Sunday, June 27, 2010


After 2 years without a vacation for Kristi and myself, we were able to take a trip to beautiful Barbados. It was a much needed time to relax, get a tan and eat great seafood. Our arrival coincided with a big western swell...this meant great surf all week long. We rented a little vehicle called a moke and drove all over the island getting lost and exploring the beaches.

Tuesday, June 22, 2010

Samaritan's Purse Haiti: Chapter 1

"Who shall separate us from the love of Christ? Shall trouble or hardship or persecution or famine or nakedness or danger or sword? As it is written:

“For your sake we face death all day long; we are considered as sheep to be slaughtered.”

No, in all these things we are more than conquerors through him who loved us. For I am convinced that neither death nor life, neither angels nor demons, neither the present nor the future, nor any powers, neither height nor depth, nor anything else in all creation, will be able to separate us from the love of God that is in Christ Jesus our Lord."

Eyeing Africa will now be figuratively eyeing Haiti...

Homeless and hungry many Haitians face their futures. We are doing our best to change that.

Thursday, April 29, 2010

Au Revoir Karamoja

After 14 months in the wilderness, I have emerged. Slightly smaller than before and a bit more confused. Karamoja has managed to intertwine its gritty nature into the far reaches of my heart. I will never forget the colorful people, barren landscapes, food grabbing and great friends. Kristi and I had an amazing time albeit it challenging at times. Up next is an eating tour of Pensacola and then on to Haiti where i will be managing another food program. Our plan is tentatively to come back for grad school in August at either Georgia Tech or UC Berkeley. Below are some pictures of my favorite places/people in Karamoja.

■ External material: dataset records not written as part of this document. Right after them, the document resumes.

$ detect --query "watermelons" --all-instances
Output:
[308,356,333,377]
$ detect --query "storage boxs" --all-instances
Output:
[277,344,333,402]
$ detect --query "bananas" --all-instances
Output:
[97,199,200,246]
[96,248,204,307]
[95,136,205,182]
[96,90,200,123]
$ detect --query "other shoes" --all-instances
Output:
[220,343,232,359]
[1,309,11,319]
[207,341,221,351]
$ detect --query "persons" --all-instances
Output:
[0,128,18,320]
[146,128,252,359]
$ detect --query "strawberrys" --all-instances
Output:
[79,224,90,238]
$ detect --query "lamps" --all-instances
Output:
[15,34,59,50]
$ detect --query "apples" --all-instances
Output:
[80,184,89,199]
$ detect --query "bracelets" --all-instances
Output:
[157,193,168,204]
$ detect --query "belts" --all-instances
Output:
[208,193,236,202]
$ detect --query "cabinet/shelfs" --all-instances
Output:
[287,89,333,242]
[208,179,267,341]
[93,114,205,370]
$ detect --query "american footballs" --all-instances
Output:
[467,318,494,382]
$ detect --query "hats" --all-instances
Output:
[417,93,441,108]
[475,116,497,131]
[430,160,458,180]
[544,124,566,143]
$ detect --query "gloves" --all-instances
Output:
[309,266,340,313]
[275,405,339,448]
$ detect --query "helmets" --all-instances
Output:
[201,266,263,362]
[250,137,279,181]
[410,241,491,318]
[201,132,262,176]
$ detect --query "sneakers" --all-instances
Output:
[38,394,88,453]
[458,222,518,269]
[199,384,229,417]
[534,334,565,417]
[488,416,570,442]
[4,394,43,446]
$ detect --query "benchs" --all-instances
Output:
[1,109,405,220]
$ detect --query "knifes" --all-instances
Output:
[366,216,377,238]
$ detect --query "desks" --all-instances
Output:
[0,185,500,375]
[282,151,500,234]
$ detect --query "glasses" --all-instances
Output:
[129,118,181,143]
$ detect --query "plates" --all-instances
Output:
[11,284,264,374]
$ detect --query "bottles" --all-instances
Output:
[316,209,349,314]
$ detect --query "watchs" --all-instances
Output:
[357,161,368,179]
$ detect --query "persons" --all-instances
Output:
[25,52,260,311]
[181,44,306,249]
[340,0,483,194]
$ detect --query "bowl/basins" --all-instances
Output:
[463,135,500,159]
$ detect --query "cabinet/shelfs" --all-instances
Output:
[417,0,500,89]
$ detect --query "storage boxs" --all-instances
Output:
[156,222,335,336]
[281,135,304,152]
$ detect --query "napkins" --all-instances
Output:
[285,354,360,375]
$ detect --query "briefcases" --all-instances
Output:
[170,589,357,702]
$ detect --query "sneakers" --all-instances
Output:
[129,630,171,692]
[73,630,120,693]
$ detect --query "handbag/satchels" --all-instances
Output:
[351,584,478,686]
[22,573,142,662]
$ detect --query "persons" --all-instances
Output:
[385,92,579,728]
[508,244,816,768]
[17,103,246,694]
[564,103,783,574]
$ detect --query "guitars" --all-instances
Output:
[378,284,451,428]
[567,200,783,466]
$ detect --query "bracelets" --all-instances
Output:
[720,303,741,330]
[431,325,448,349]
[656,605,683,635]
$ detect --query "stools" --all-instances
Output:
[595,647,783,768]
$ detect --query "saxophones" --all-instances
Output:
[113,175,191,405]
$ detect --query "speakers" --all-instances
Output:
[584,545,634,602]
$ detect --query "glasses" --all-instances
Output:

Camp Swahili slum in Moroto
Ruco the Kjong version
Our local shell fuel station
Samaritan's Purse Office Moroto
Team Karamoja - Food Staff
The big house. WFP warehouses in Moroto full of food.
The drive home
Welcome to Moroto. This is the 1 mile strip of pavement in the entire region.

Thursday, April 1, 2010

WFP Karamoja 2010

This year the World Food Programme in Karamoja has made some significant changes to its programming. Last year, WFP/SP fed every single person outside of town centers in South Karamoja with a 70% ration. This year we will be feeding EVIs (extremely vulnerable individuals) with a 70% ration, FI (Food Insecure) with a 50% ration and Food For Work Individuals (Karamoja Productive Assets Programme / KPAP) with a 40% ration.
The shift in programming is two fold:
1. To build productive community assets through food for work programming which in turn will render communities more resilient to natural shocks.
2. Decrease dependency of food aid.

Samaritan's Purse will be implementing the actual distribution of food commodities throughout Southern Karamoja (Nakapiripirit and Moroto Districts) as well as implementing Food For Work activities in 4 sub counties. The new programming will be significantly more complicated but also significantly more beneficial to the long term development of Karamoja and its people.

Saturday, March 27, 2010


It's March in Karamoja and it seems that a 4 year drought might be broken. The ground which normally wrinkles into a cracked dry mosaic has been transformed into a velvet green wonderland. Fingers of life stretch out of the red ground in a performance reminiscent of a resurrection. Birds, butterflies and bees are reborn, rivers overflow, and clouds enshroud Mount Moroto. New life has been breathed into a barren existence. An existence which weeks before seemed to be hanging on the fringe of survival...on the fringe of the world's thoughts. There is a sense of least for now...

Random pictures of nothing in particular

Sunday, January 31, 2010

DR Congo or my long lost love

I recently had the opportunity to go to DR Congo with Samaritan’s Purse. The first few days we spent in Bunia, meeting with WFP (World Food Programme) about potentially starting distributions in NE Congo. From there we went to a village called Nyankunde where SP is helping to rebuild a hospital destroyed by the Ituri conflict sometime around 2002.

Here are some things I learned:

- 1. Congo is gold plated.

- 2. Taxing is a national sport –I was taxed for One Pass (a tax to improve the airport), Health ( a tax on your health ?!?) and road tax (enforced by local guys who take their own initiative to improve the roads)

- 3. The roads in Karamoja are good - After one week on Congolese roads, I will never again complain about the roads in Karamoja. The roads were terrible and I cannot imagine how it would be during the rainy season.

Below are some pictures from the trip. Most were taken at small river where men were panning for gold.